Task requirements =>
Reproduce every entry exactly, without alteration.

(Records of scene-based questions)

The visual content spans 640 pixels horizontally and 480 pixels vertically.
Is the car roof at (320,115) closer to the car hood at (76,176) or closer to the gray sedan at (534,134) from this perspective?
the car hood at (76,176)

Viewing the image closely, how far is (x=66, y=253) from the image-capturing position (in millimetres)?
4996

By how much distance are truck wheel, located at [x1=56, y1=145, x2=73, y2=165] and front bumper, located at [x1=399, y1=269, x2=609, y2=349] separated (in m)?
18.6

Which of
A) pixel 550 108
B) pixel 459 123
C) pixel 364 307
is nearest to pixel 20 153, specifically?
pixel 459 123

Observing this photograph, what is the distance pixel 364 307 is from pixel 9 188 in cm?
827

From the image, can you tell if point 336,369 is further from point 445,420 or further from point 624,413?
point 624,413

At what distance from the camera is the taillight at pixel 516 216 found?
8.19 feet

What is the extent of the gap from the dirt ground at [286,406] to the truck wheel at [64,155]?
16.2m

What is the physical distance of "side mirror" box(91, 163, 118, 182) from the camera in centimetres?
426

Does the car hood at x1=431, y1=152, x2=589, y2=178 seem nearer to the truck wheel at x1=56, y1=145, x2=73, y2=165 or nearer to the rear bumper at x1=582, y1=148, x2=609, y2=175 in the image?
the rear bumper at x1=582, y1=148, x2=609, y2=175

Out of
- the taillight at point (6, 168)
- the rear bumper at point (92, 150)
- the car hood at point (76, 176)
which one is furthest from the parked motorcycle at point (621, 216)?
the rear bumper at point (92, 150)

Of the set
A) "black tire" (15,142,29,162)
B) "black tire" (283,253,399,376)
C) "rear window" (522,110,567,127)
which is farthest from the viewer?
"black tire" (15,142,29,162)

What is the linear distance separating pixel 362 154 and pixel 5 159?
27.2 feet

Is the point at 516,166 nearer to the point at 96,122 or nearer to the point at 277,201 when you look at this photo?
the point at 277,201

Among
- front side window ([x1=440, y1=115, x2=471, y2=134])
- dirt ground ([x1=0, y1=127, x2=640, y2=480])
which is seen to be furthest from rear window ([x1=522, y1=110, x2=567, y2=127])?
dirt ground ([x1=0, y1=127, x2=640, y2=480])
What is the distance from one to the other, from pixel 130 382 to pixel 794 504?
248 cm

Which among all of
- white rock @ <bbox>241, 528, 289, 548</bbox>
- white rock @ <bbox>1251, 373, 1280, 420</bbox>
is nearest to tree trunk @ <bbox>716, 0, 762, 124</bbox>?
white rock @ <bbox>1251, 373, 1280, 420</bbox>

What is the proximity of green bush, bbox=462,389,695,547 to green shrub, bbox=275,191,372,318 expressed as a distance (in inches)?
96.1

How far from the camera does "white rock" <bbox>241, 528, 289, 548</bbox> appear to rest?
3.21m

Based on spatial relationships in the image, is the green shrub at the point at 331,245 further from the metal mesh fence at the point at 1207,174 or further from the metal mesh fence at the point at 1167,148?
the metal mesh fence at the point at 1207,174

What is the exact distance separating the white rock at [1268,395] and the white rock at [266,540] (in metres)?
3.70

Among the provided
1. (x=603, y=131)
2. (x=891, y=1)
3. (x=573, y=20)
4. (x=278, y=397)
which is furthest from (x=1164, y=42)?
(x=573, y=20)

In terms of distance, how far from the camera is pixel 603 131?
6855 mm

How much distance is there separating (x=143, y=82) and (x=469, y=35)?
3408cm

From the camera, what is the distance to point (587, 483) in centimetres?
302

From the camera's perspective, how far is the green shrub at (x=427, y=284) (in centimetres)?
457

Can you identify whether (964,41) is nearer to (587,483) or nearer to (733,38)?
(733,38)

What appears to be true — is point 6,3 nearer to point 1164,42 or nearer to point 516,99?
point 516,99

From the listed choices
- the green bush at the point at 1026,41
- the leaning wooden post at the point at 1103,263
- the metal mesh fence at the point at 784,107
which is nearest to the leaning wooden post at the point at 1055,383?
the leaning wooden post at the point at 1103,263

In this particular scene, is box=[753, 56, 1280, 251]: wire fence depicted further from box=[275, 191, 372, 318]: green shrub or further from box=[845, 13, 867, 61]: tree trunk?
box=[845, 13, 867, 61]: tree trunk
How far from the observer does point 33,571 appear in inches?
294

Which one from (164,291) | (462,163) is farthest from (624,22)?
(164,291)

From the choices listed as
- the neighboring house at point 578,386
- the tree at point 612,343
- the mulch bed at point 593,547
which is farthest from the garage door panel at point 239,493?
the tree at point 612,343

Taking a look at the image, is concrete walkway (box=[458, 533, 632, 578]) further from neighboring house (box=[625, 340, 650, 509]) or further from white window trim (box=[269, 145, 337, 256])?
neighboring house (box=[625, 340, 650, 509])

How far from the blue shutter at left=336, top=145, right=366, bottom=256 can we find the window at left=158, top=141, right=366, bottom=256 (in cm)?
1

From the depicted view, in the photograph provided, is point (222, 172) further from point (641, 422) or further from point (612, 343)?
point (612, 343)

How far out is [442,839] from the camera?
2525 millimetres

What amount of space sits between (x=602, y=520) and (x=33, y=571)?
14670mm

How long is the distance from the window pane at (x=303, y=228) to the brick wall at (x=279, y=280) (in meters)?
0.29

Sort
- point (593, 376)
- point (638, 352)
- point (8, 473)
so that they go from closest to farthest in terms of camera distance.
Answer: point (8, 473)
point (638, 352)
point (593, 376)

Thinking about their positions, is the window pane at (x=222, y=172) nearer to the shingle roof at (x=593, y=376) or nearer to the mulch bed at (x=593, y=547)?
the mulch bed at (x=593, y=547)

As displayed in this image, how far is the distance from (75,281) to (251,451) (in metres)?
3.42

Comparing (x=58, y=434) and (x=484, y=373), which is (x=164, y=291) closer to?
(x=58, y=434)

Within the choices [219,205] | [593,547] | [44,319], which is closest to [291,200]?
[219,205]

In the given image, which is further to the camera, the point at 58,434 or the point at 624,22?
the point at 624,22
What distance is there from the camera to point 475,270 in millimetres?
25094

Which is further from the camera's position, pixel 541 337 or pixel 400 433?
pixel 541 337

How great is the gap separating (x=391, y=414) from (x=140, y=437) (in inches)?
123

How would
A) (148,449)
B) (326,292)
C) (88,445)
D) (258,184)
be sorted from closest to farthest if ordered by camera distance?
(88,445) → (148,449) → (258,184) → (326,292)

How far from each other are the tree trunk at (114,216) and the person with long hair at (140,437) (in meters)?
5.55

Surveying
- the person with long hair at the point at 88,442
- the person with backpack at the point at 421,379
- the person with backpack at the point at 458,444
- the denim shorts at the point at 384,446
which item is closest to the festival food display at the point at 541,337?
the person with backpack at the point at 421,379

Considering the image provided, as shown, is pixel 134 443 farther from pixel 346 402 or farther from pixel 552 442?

Solution for this task =>
The visual content spans 640 pixels horizontally and 480 pixels vertically.
Is the car roof at (320,115) closer to the car hood at (76,176) or closer to the gray sedan at (534,134) from this perspective?
the car hood at (76,176)

Viewing the image closely, how far is (x=66, y=253) from the image-capturing position (in millimetres)?
4996

By how much distance are truck wheel, located at [x1=56, y1=145, x2=73, y2=165] and front bumper, located at [x1=399, y1=269, x2=609, y2=349] separated (in m)?
18.6

Which of
A) pixel 550 108
B) pixel 459 123
C) pixel 364 307
is nearest to pixel 20 153, specifically?
pixel 459 123

Observing this photograph, what is the distance pixel 364 307 is from pixel 9 188 in cm?
827

From the image, can you tell if point 336,369 is further from point 445,420 or further from point 624,413?
point 624,413

At what distance from the camera is the taillight at pixel 516 216 found?
8.19 feet

What is the extent of the gap from the dirt ground at [286,406] to the truck wheel at [64,155]?
16.2m

What is the physical distance of "side mirror" box(91, 163, 118, 182) from the camera in centimetres?
426

Does the car hood at x1=431, y1=152, x2=589, y2=178 seem nearer to the truck wheel at x1=56, y1=145, x2=73, y2=165 or nearer to the rear bumper at x1=582, y1=148, x2=609, y2=175 in the image?
the rear bumper at x1=582, y1=148, x2=609, y2=175

Out of
- the taillight at point (6, 168)
- the rear bumper at point (92, 150)
- the car hood at point (76, 176)
which one is furthest from the parked motorcycle at point (621, 216)?
the rear bumper at point (92, 150)

Of the set
A) "black tire" (15,142,29,162)
B) "black tire" (283,253,399,376)
C) "rear window" (522,110,567,127)
which is farthest from the viewer?
"black tire" (15,142,29,162)

What is the linear distance separating pixel 362 154 and pixel 5 159?
27.2 feet

Is the point at 516,166 nearer to the point at 96,122 or nearer to the point at 277,201 when you look at this photo?
the point at 277,201

Among
- front side window ([x1=440, y1=115, x2=471, y2=134])
- dirt ground ([x1=0, y1=127, x2=640, y2=480])
which is seen to be furthest from rear window ([x1=522, y1=110, x2=567, y2=127])?
dirt ground ([x1=0, y1=127, x2=640, y2=480])
What is the distance from one to the other, from pixel 130 382 to pixel 794 504?
248 cm

Which among all of
- white rock @ <bbox>241, 528, 289, 548</bbox>
- white rock @ <bbox>1251, 373, 1280, 420</bbox>
is nearest to tree trunk @ <bbox>716, 0, 762, 124</bbox>?
white rock @ <bbox>1251, 373, 1280, 420</bbox>

What is the proximity of green bush, bbox=462,389,695,547 to green shrub, bbox=275,191,372,318 expressed as a distance (in inches)?
96.1

How far from the camera does "white rock" <bbox>241, 528, 289, 548</bbox> appear to rest?
3.21m

Based on spatial relationships in the image, is the green shrub at the point at 331,245 further from the metal mesh fence at the point at 1207,174 or further from the metal mesh fence at the point at 1167,148?
the metal mesh fence at the point at 1207,174

What is the exact distance separating the white rock at [1268,395] and the white rock at [266,540] (in metres)?
3.70

Among the provided
1. (x=603, y=131)
2. (x=891, y=1)
3. (x=573, y=20)
4. (x=278, y=397)
which is furthest from (x=1164, y=42)?
(x=573, y=20)

In terms of distance, how far from the camera is pixel 603 131?
6855 mm

How much distance is there separating (x=143, y=82) and (x=469, y=35)?
3408cm

From the camera, what is the distance to point (587, 483) in centimetres?
302

From the camera's perspective, how far is the green shrub at (x=427, y=284) (in centimetres)?
457

Can you identify whether (964,41) is nearer to (587,483) or nearer to (733,38)?
(733,38)

What appears to be true — is point 6,3 nearer to point 1164,42 or nearer to point 516,99?
point 516,99

From the listed choices
- the green bush at the point at 1026,41
- the leaning wooden post at the point at 1103,263
- the metal mesh fence at the point at 784,107
which is nearest to the leaning wooden post at the point at 1055,383?
the leaning wooden post at the point at 1103,263

In this particular scene, is box=[753, 56, 1280, 251]: wire fence depicted further from box=[275, 191, 372, 318]: green shrub or further from box=[845, 13, 867, 61]: tree trunk?
box=[845, 13, 867, 61]: tree trunk
How far from the observer does point 33,571 appear in inches?
294

Which one from (164,291) | (462,163) is farthest from (624,22)?
(164,291)

From the choices listed as
- the neighboring house at point 578,386
- the tree at point 612,343
- the mulch bed at point 593,547
which is farthest from the garage door panel at point 239,493?
the tree at point 612,343

Taking a look at the image, is concrete walkway (box=[458, 533, 632, 578]) further from neighboring house (box=[625, 340, 650, 509]) or further from white window trim (box=[269, 145, 337, 256])?
neighboring house (box=[625, 340, 650, 509])

How far from the blue shutter at left=336, top=145, right=366, bottom=256 can we find the window at left=158, top=141, right=366, bottom=256 (in cm)?
1

From the depicted view, in the photograph provided, is point (222, 172) further from point (641, 422) or further from point (612, 343)?
point (612, 343)

How far out is [442,839] from the camera?
2525 millimetres

What amount of space sits between (x=602, y=520) and (x=33, y=571)?
14670mm

How long is the distance from the window pane at (x=303, y=228) to the brick wall at (x=279, y=280) (in meters)?
0.29

Sort
- point (593, 376)
- point (638, 352)
- point (8, 473)
so that they go from closest to farthest in terms of camera distance.
Answer: point (8, 473)
point (638, 352)
point (593, 376)

Thinking about their positions, is the window pane at (x=222, y=172) nearer to the shingle roof at (x=593, y=376) or nearer to the mulch bed at (x=593, y=547)?
the mulch bed at (x=593, y=547)

As displayed in this image, how far is the distance from (75,281) to (251,451) (in metres)?
3.42

Comparing (x=58, y=434) and (x=484, y=373), which is (x=164, y=291) closer to?
(x=58, y=434)

Within the choices [219,205] | [593,547] | [44,319], which is closest to [291,200]?
[219,205]

In the given image, which is further to the camera, the point at 58,434 or the point at 624,22?
the point at 624,22
What distance is there from the camera to point 475,270 in millimetres?
25094

Which is further from the camera's position, pixel 541 337 or pixel 400 433?
pixel 541 337

How great is the gap separating (x=391, y=414) from (x=140, y=437) (in inches)?
123

How would
A) (148,449)
B) (326,292)
C) (88,445)
D) (258,184)
be sorted from closest to farthest if ordered by camera distance?
(88,445) → (148,449) → (258,184) → (326,292)

How far from each other are the tree trunk at (114,216) and the person with long hair at (140,437) (in meters)?
5.55

Surveying
- the person with long hair at the point at 88,442
- the person with backpack at the point at 421,379
- the person with backpack at the point at 458,444
- the denim shorts at the point at 384,446
which item is closest to the festival food display at the point at 541,337?
the person with backpack at the point at 421,379

Considering the image provided, as shown, is pixel 134 443 farther from pixel 346 402 or farther from pixel 552 442?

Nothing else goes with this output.